■ Work request:
Return exactly the lines of the records below, starting at the line that contains "common name: island fox" and ending at the line that contains "scientific name: Equus quagga", with both of those lines kept.

■ Information supplied:
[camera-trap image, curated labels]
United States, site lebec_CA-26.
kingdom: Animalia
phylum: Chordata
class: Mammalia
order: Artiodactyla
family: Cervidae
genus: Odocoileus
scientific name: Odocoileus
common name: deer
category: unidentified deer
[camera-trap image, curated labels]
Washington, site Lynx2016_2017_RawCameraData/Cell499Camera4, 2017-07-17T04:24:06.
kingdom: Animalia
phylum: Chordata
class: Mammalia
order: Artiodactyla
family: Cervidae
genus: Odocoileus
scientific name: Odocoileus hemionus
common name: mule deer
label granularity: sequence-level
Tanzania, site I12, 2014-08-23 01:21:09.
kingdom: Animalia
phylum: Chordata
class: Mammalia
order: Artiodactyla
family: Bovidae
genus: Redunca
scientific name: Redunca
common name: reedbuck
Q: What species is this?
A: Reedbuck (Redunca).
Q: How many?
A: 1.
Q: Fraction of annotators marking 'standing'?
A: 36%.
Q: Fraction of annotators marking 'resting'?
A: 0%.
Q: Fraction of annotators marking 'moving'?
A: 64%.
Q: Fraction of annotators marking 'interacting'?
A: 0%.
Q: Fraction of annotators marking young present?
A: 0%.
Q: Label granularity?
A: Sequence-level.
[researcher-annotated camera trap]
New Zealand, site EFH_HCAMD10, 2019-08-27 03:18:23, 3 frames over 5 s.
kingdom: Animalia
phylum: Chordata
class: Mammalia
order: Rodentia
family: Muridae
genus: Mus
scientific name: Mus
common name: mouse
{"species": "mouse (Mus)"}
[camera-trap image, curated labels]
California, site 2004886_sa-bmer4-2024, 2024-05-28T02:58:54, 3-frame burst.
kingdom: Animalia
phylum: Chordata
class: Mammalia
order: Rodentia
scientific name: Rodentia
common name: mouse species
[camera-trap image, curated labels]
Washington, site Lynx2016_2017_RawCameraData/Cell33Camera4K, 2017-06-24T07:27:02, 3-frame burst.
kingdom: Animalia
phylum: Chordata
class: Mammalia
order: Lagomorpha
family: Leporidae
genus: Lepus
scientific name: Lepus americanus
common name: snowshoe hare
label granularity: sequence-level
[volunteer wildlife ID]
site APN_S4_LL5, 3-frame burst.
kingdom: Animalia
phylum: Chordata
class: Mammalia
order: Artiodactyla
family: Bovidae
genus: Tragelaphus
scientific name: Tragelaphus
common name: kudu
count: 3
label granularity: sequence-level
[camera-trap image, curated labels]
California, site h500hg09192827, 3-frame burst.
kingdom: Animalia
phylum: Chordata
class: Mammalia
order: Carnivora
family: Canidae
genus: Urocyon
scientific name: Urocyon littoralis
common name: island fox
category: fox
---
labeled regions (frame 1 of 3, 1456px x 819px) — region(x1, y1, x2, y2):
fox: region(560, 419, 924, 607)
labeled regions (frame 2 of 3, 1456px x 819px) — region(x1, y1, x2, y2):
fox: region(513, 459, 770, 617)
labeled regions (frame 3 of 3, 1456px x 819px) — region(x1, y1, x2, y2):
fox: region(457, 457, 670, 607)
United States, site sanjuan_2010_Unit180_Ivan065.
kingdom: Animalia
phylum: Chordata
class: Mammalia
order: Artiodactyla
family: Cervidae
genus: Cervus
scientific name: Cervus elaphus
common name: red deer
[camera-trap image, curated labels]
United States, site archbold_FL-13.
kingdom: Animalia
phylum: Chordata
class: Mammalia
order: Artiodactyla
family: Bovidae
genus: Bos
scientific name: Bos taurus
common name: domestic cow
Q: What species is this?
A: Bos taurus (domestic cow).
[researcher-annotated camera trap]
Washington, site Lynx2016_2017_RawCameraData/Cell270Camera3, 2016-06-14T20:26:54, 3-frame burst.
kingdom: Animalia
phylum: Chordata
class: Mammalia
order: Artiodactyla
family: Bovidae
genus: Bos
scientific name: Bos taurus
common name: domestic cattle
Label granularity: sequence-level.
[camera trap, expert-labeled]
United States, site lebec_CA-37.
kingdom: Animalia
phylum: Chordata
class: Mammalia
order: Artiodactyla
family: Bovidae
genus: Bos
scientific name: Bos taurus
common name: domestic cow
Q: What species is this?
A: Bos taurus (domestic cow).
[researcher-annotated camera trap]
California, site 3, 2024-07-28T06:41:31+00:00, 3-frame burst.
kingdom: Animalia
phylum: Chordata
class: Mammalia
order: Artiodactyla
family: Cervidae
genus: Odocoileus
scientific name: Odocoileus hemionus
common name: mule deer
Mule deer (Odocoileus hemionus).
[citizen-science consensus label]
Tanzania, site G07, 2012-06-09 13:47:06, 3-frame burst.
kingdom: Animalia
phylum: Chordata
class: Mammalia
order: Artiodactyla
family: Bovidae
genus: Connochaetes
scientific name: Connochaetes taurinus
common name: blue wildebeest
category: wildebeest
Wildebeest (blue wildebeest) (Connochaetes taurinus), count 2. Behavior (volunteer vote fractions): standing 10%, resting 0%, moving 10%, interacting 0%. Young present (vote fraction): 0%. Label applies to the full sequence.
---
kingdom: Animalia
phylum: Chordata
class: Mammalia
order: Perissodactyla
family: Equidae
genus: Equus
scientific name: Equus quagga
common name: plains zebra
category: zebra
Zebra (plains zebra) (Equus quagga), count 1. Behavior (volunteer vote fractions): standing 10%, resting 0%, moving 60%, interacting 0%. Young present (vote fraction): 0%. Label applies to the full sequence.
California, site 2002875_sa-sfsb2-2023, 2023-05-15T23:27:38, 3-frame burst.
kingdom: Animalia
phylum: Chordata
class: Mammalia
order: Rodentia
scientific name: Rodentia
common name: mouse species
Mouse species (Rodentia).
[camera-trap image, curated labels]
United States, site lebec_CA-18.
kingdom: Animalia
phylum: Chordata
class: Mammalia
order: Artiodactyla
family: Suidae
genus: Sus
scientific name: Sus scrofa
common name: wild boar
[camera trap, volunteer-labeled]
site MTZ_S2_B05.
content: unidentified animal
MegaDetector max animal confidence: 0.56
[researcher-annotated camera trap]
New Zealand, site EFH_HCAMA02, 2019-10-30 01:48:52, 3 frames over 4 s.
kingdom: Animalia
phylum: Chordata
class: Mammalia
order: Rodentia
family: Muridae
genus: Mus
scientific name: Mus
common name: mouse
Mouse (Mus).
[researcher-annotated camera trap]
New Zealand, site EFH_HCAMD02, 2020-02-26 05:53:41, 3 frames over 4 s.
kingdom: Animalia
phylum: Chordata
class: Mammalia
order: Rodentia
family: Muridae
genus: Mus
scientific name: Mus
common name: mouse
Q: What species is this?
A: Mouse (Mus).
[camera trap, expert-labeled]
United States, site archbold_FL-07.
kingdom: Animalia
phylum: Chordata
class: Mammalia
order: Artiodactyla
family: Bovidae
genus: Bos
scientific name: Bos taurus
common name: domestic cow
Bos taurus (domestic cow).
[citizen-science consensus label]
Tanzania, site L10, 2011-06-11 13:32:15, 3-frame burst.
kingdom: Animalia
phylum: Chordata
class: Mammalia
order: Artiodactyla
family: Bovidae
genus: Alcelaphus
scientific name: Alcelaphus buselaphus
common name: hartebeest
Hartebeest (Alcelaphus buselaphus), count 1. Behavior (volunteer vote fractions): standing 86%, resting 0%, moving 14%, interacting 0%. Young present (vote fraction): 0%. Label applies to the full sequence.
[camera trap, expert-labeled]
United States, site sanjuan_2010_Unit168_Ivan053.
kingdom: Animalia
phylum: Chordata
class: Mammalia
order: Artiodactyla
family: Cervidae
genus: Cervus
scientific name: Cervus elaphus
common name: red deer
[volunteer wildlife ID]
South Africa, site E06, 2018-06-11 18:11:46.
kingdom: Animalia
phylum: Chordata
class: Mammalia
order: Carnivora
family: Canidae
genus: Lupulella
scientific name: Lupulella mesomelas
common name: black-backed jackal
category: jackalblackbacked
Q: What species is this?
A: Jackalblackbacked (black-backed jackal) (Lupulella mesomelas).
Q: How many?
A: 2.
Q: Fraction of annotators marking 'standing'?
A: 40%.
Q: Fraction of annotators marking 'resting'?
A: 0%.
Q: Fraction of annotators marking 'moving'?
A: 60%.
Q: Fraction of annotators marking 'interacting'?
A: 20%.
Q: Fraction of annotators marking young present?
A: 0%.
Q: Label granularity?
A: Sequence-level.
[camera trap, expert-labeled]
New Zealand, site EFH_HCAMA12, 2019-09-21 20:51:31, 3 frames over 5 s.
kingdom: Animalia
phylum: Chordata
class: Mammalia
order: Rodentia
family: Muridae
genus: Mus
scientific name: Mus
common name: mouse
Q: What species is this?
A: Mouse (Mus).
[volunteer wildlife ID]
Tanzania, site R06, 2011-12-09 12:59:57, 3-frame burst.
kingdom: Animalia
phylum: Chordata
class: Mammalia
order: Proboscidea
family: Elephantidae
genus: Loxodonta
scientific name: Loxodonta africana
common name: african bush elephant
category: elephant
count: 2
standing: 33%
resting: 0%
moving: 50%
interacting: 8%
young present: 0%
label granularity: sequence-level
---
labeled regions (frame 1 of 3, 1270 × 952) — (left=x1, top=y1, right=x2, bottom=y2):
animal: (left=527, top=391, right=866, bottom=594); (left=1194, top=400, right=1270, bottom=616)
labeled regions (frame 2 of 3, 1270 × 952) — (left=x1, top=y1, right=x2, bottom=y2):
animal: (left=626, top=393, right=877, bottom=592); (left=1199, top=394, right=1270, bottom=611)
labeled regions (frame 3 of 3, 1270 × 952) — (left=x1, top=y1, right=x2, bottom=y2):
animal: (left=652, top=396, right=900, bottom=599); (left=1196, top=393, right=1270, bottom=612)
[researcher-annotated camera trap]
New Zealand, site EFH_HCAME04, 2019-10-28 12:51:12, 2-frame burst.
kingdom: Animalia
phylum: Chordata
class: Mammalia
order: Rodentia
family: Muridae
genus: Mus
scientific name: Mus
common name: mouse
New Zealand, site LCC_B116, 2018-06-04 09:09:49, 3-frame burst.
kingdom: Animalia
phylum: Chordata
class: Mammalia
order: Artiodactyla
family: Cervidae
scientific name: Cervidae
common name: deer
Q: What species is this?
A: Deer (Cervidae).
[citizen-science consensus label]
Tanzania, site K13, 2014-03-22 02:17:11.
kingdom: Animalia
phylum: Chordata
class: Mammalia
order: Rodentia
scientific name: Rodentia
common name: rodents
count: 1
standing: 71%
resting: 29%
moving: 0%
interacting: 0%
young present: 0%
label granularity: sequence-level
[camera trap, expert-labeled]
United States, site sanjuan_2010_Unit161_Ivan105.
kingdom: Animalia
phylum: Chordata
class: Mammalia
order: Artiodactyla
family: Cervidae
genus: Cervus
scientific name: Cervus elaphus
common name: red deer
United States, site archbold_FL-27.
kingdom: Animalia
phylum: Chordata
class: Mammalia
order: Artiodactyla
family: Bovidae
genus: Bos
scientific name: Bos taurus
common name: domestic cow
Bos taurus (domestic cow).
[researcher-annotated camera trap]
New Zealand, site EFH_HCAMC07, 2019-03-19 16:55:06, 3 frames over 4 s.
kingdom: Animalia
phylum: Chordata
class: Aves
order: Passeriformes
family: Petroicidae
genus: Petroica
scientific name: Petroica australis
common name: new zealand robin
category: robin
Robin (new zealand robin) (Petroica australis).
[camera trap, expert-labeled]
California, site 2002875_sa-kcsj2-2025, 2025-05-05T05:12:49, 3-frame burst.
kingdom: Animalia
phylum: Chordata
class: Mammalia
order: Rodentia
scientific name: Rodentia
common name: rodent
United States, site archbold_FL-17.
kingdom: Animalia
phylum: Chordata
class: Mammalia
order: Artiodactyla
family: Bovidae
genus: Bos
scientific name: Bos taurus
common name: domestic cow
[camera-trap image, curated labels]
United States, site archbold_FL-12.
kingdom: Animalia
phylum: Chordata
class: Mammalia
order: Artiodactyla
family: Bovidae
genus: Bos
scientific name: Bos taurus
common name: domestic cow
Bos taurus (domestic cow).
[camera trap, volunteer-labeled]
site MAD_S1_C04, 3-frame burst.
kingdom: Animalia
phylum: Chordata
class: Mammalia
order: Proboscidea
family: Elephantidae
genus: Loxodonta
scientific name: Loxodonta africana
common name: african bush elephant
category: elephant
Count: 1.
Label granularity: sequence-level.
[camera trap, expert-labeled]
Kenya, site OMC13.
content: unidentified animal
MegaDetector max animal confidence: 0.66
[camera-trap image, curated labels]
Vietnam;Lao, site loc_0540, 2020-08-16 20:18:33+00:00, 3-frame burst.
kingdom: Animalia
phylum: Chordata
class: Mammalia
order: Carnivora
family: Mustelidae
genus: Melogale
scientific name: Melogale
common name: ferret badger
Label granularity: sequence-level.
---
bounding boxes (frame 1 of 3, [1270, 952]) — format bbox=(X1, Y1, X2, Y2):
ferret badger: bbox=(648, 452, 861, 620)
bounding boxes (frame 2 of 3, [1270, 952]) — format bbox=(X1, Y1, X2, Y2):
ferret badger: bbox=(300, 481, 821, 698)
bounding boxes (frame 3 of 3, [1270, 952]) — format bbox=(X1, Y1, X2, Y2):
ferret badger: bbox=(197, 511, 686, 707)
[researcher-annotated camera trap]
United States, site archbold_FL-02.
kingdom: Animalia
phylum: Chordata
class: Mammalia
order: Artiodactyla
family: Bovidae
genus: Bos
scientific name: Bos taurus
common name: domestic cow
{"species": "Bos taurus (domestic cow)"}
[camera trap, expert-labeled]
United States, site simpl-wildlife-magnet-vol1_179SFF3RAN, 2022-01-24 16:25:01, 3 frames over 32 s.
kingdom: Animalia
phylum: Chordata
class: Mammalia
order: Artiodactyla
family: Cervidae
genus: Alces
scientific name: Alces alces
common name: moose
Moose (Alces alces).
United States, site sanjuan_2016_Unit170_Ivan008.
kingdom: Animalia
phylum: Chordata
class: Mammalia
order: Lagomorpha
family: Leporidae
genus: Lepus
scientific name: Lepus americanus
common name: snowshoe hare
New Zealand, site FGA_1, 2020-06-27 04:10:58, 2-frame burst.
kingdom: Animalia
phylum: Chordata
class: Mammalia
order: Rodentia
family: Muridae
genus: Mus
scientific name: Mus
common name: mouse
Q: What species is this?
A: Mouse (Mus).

■ Result for this task:
common name: island fox
category: fox
---
labeled regions (frame 1 of 3, 1456px x 819px) — region(x1, y1, x2, y2):
fox: region(560, 419, 924, 607)
labeled regions (frame 2 of 3, 1456px x 819px) — region(x1, y1, x2, y2):
fox: region(513, 459, 770, 617)
labeled regions (frame 3 of 3, 1456px x 819px) — region(x1, y1, x2, y2):
fox: region(457, 457, 670, 607)
United States, site sanjuan_2010_Unit180_Ivan065.
kingdom: Animalia
phylum: Chordata
class: Mammalia
order: Artiodactyla
family: Cervidae
genus: Cervus
scientific name: Cervus elaphus
common name: red deer
[camera-trap image, curated labels]
United States, site archbold_FL-13.
kingdom: Animalia
phylum: Chordata
class: Mammalia
order: Artiodactyla
family: Bovidae
genus: Bos
scientific name: Bos taurus
common name: domestic cow
Q: What species is this?
A: Bos taurus (domestic cow).
[researcher-annotated camera trap]
Washington, site Lynx2016_2017_RawCameraData/Cell270Camera3, 2016-06-14T20:26:54, 3-frame burst.
kingdom: Animalia
phylum: Chordata
class: Mammalia
order: Artiodactyla
family: Bovidae
genus: Bos
scientific name: Bos taurus
common name: domestic cattle
Label granularity: sequence-level.
[camera trap, expert-labeled]
United States, site lebec_CA-37.
kingdom: Animalia
phylum: Chordata
class: Mammalia
order: Artiodactyla
family: Bovidae
genus: Bos
scientific name: Bos taurus
common name: domestic cow
Q: What species is this?
A: Bos taurus (domestic cow).
[researcher-annotated camera trap]
California, site 3, 2024-07-28T06:41:31+00:00, 3-frame burst.
kingdom: Animalia
phylum: Chordata
class: Mammalia
order: Artiodactyla
family: Cervidae
genus: Odocoileus
scientific name: Odocoileus hemionus
common name: mule deer
Mule deer (Odocoileus hemionus).
[citizen-science consensus label]
Tanzania, site G07, 2012-06-09 13:47:06, 3-frame burst.
kingdom: Animalia
phylum: Chordata
class: Mammalia
order: Artiodactyla
family: Bovidae
genus: Connochaetes
scientific name: Connochaetes taurinus
common name: blue wildebeest
category: wildebeest
Wildebeest (blue wildebeest) (Connochaetes taurinus), count 2. Behavior (volunteer vote fractions): standing 10%, resting 0%, moving 10%, interacting 0%. Young present (vote fraction): 0%. Label applies to the full sequence.
---
kingdom: Animalia
phylum: Chordata
class: Mammalia
order: Perissodactyla
family: Equidae
genus: Equus
scientific name: Equus quagga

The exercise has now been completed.